Welche Nachteile hat eine einvernehmliche Scheidung?

Welche Nachteile hat eine einvernehmliche Scheidung?

Bei der einvernehmlichen Scheidung ist nur ein Ehepartner anwaltlich vertreten - diese Konstellation spart Kosten, Zeit und Nerven, sie birgt jedoch nicht nur Vorteile und ist daher nicht für jedes Ehepaar der richtige Weg.

Die einvernehmliche Scheidung ist in Deutschland der Regelfall. Die meisten Paare entscheiden sich heute dafür, ihre Ehe im gegenseitigen Einvernehmen zu beenden – weil das Verfahren in der Regel schneller, kostengünstiger und emotional deutlich entlastender ist als ein streitiger Verlauf. Die Vorteile liegen auf der Hand. Dennoch sollte man sich bewusst machen, dass dieser Weg nicht für jedes Paar der richtige ist – vor allem, wenn man sich über wichtige Aspekte nicht einigen kann oder sich unsicher ist, ob die eigenen Interessen  ausreichend Berücksichtigung finden.

Ein mögliches Szenario: Bei einer einvernehmlichen Scheidung reicht ein Anwalt – aber dieser vertritt nur eine Seite. Der andere Ehepartner ist formal nicht juristisch vertreten, selbst wenn zwischen den Ehepartnern alles gemeinsam besprochen und geplant wird. Das kann schlimmstenfalls dazu führen, dass entscheidende Punkte – etwa im Rahmen der Aufteilung von Vermögen, zu Unterhaltsfragen oder zur Rentenregelung – unausgewogen geregelt werden. Das Gericht prüft in solchen Fällen lediglich ob formale Mindestanforderungen eingehalten wurden, nicht aber die Fairness oder Vollständigkeit individueller Vereinbarungen.

Beispiel aus der Praxis: Zwei Ehepartner entscheiden sich nach zwölf Jahren Ehe für eine einvernehmliche Scheidung. Von einer Seite wird eine Anwaltskanzlei beauftragt. Beide Ehepartner einigen sich mündlich auf eine Ausgleichszahlung und verzichten auf eine schriftliche Vereinbarung. Einige Monate nach der Scheidung stellt sich heraus, dass bestimmte Vermögenswerte nicht berücksichtigt wurden, sodass die mündlich vereinbarte Zahlung deutlich unter dem liegt, was im Zugewinnausgleich möglich gewesen wäre. Eine nachträgliche Korrektur ist nicht mehr möglich.
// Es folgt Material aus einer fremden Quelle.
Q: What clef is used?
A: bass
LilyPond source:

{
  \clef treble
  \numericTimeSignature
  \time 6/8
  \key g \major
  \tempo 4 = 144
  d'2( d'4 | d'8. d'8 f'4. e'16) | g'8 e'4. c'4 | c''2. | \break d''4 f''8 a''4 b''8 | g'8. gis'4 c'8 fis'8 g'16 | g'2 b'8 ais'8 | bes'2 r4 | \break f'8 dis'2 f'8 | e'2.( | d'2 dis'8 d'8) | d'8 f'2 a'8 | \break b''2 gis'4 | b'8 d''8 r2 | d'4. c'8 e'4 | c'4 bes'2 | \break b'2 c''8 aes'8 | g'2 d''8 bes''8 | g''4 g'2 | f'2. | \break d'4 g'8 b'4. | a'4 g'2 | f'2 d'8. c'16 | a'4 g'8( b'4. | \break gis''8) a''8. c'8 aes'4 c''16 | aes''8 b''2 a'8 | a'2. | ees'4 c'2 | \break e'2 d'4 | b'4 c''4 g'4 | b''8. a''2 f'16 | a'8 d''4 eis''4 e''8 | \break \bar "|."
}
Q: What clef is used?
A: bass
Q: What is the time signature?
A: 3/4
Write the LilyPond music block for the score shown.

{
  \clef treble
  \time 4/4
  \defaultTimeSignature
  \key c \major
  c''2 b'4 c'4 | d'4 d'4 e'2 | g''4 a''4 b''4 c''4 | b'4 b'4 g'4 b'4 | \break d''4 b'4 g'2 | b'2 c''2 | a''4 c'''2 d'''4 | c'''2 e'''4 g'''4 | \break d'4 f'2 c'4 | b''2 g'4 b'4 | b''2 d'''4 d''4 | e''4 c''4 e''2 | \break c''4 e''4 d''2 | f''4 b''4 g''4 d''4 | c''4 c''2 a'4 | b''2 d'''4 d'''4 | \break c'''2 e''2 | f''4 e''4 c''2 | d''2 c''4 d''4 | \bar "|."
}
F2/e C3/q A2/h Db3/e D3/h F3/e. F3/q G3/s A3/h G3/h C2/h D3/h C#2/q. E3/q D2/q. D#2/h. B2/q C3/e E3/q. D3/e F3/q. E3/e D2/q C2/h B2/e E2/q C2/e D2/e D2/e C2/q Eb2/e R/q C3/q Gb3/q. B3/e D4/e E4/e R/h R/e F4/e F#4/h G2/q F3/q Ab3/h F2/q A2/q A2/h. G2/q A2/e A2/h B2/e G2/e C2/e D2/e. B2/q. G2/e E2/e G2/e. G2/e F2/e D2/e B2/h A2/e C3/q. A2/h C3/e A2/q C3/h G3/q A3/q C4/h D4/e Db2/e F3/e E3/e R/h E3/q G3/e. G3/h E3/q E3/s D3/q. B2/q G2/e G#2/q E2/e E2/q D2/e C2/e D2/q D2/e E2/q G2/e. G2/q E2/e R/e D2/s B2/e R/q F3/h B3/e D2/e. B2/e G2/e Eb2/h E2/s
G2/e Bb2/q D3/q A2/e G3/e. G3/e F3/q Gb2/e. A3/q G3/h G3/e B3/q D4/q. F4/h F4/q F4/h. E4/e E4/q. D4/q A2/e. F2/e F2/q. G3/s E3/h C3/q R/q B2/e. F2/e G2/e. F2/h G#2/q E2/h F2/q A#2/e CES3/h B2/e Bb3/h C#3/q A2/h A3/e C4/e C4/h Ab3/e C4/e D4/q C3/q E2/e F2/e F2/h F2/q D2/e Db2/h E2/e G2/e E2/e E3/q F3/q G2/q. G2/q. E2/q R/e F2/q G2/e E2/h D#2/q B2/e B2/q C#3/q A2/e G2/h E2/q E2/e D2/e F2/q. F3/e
Solch ein Verlauf lässt sich vermeiden: Wer sich einvernehmlich scheiden lässt, sollte wichtige Absprachen schriftlich festhalten, idealerweise in einer Scheidungsfolgenvereinbarung. Zudem ist es empfehlenswert, dass die nicht anwaltlich vertretene Person sich vom Partner sämtliche relevanten Unterlagen und die schriftliche Kommunikation mit dem Anwalt vorlegen lässt. So entsteht mehr Transparenz über den Ablauf und die vorgeschlagenen Regelungen – was Missverständnisse oder unausgewogene Entscheidungen verhindern kann.

Einschaltung eines eigenen Anwalts immer möglich: Sollte im Vorfeld des Scheidungstermins bei dem nicht anwaltlich vertretenen Ehepartner der Eindruck entstehen, dass die eigenen Interessen nicht ausreichend berücksichtigt werden oder vorgeschlagene Regelungen unklar bleiben, spricht vieles dafür, sich doch noch einen eigenen Anwalt oder eine Anwältin an die Seite zu holen. Hierfür ist es auch dan nicht zu spät, wenn sie sich zunächst für eine einvernehmliche Scheidung entschieden hatten. Denn im Ergebnis kommt es darauf an, dass beide Ehepartner hinter den getroffenen Regeln stehen und diese als fair empfinden.